This is an automated email from the ASF dual-hosted git repository.
ptoth pushed a commit to branch master
in repository https://gitbox.apache.org/repos/asf/spark.git
The following commit(s) were added to refs/heads/master by this push:
new c94ce2c23f27 [SPARK-55302][SQL] Fix custom metrics in case of
`KeyGroupedPartitioning`
c94ce2c23f27 is described below
commit c94ce2c23f27b6e9e3256681947e91e82698c8bc
Author: Peter Toth <[email protected]>
AuthorDate: Mon Feb 2 19:44:44 2026 +0100
[SPARK-55302][SQL] Fix custom metrics in case of `KeyGroupedPartitioning`
### What changes were proposed in this pull request?
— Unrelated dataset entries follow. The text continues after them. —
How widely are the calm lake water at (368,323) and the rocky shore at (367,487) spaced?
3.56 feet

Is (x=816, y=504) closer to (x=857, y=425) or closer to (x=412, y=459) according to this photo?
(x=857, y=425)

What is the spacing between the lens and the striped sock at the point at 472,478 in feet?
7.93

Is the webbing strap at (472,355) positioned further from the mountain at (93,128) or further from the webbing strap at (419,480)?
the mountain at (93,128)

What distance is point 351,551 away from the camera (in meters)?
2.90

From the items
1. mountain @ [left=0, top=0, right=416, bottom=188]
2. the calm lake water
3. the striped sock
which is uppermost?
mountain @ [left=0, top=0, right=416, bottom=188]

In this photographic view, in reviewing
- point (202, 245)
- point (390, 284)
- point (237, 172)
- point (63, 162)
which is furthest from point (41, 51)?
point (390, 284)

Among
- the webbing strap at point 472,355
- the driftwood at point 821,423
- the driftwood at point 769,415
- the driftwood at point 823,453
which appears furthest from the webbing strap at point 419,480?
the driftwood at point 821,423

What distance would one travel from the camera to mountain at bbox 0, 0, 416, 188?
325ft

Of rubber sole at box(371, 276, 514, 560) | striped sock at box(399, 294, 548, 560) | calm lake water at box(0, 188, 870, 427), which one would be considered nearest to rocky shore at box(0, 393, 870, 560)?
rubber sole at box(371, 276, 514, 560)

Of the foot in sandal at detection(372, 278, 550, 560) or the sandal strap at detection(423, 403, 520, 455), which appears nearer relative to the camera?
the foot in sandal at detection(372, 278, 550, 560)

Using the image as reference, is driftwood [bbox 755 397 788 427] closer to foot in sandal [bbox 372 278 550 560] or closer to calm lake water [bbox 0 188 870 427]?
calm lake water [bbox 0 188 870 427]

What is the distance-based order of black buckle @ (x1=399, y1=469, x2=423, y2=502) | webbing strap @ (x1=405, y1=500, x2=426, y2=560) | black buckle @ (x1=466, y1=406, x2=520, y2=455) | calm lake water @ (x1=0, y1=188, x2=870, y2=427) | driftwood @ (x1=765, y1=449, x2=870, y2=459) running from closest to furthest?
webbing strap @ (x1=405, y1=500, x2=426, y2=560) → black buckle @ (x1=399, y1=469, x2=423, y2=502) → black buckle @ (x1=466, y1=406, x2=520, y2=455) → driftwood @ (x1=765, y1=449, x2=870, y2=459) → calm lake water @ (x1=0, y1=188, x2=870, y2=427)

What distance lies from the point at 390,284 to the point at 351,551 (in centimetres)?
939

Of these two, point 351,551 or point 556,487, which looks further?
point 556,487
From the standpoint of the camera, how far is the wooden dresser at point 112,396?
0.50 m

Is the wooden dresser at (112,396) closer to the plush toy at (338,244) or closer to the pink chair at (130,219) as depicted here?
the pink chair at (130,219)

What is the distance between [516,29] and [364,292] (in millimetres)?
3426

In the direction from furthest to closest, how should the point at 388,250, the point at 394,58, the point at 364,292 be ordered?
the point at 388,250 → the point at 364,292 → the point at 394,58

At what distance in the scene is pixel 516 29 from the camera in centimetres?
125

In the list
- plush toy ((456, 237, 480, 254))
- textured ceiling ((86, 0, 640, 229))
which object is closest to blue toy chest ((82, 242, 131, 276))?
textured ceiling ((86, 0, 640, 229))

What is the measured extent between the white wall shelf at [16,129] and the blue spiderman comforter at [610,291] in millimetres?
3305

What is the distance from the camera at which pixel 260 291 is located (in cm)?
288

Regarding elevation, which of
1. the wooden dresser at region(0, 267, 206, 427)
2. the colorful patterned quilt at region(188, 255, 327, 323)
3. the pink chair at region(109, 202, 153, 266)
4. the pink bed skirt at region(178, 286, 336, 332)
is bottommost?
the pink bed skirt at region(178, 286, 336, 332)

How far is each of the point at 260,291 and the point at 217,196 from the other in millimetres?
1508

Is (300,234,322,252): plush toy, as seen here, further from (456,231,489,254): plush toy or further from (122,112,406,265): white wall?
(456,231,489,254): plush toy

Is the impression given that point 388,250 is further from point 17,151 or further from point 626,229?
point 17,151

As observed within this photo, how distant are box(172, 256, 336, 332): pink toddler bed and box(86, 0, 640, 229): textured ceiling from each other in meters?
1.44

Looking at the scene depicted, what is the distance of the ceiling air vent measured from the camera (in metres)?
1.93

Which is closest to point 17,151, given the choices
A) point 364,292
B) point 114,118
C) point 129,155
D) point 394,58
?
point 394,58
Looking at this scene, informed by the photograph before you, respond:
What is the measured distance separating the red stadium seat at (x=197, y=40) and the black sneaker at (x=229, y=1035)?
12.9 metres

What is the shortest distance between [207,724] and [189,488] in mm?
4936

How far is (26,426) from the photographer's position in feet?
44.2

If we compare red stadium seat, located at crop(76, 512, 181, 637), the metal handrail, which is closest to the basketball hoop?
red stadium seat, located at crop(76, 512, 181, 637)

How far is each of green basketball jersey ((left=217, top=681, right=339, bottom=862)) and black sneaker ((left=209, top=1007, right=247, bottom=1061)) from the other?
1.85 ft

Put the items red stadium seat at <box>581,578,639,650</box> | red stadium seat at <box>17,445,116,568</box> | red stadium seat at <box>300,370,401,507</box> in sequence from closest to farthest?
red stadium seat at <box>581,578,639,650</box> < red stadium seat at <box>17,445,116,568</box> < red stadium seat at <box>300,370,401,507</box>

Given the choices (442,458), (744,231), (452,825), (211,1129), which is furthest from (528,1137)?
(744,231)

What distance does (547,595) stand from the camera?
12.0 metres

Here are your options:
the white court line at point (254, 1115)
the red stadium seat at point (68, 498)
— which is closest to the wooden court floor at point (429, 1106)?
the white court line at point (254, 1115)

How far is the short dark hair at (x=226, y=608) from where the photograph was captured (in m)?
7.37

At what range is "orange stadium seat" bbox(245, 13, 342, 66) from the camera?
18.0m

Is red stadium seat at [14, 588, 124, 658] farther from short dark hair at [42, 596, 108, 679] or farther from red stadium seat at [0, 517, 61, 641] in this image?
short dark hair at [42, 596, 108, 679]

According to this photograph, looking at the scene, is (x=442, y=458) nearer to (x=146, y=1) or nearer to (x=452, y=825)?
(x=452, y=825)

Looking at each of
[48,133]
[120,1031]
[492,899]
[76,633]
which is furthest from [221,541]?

This PR adds a new `initMetricsValues()` method to `PartitionReader` so as
to initialize custom metrics returned by `currentMetricsValues()`. In case of
`KeyGroupedPartitioning` multiple input partitions are grouped and so multiple
`PartitionReader` belong to one output partition. A `PartitionReader` needs to
be initialized with metrics calculated by the previous `PartitionReader` of the
same partition group to calculate the right value.
### Why are the changes needed?
To calculate custom metrics correctly.
### Does this PR introduce _any_ user-facing change?
It fixes metrics calculation.
### How was this patch tested?
New UT is added.
### Was this patch authored or co-authored using generative AI tooling?
No.
Closes #54081 from peter-toth/SPARK-55302-fix-kgp-custom-metrics.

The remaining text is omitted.